設問 1: 抜粋本文でエリックは、オルゴンを道教で定義される何に似たものだと説明していますか。
設問 2: 抜粋本文のうち、「テニア「う~、よくわかんない」」を含む語句で始まり「ロバート「っていうか、 サイトロン・コントロール・システムで 情報をもらっているんじゃなかったのか?」」で終わる部分を、「仮説」を「理論」に変えて記してください。
===== 抜粋本文 =====
エリック「……あくまで地球での概念じゃがの、 オルゴンとは自然界に存在するエネルギーでの、 道教で定義される『気』みたいなものでの」
トーヤ「気……」
エリック「教導隊のヒューゴやアクアが乗っておる TEアブゾーバー……あれの動力として用いられる ターミナス・エナジーと似てるでの」
テニア「何なの、それ?」
エリック「自然界の4つの力……重力、電磁力、 強い相互作用、弱い相互作用の他にの、 その存在が予言されていたものでの」
テニア「う~、よくわかんない」
ロバート「……エクストラクターというからには、 自然界に存在するオルゴンを抽出するんだろうな」
カティア「それって…… エネルギーが供給され続けるということですか?」
ロバート「仮説が正しければの話だけどね」
メルア「凄いんですね、この子」
ロバート「っていうか、 サイトロン・コントロール・システムで 情報をもらっているんじゃなかったのか?」
カティア「使い方がわかっているだけで、 どういう原理なのかは……」
エリック「さて、そろそろ時間での。 4人でコバヤシ博士の検査を受けるでの」
トーヤ「……わかりました」
===== 学習資料 =====
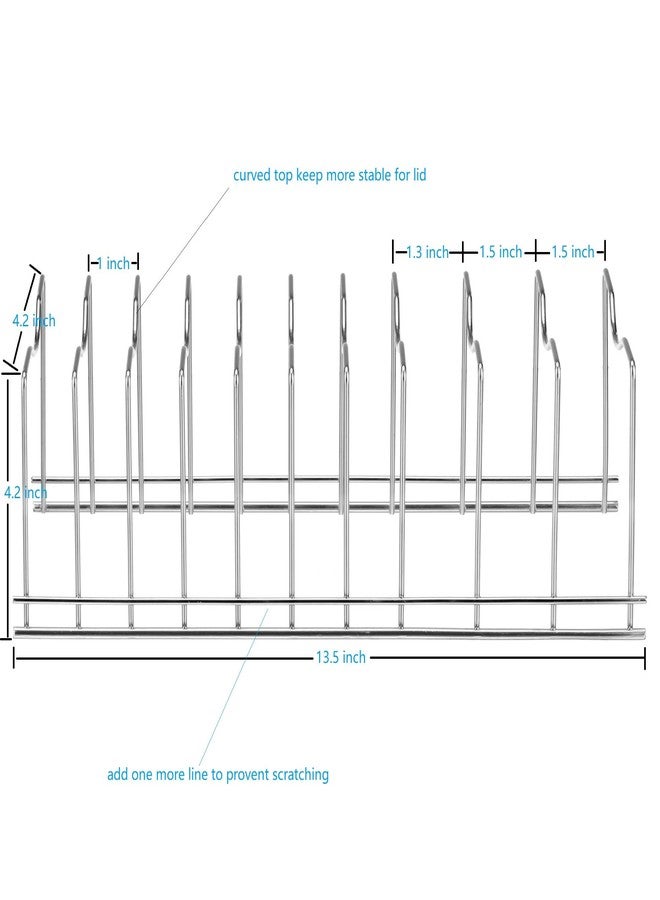 curved top keep more stable for lid

1 inch

1.3 inch

1.5 inch

1.5 inch

4.2 inch

4.2 inch

13.5 inch

add one more line to provent scratching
=====
解答例 1: 道教で定義される『気』に似たものだと説明しています。

解答例 2:
テニア「う~、よくわかんない」
ロバート「……エクストラクターというからには、 自然界に存在するオルゴンを抽出するんだろうな」
カティア「それって…… エネルギーが供給され続けるということですか?」
ロバート「理論が正しければの話だけどね」
メルア「凄いんですね、この子」
ロバート「っていうか、 サイトロン・コントロール・システムで 情報をもらっているんじゃなかったのか?」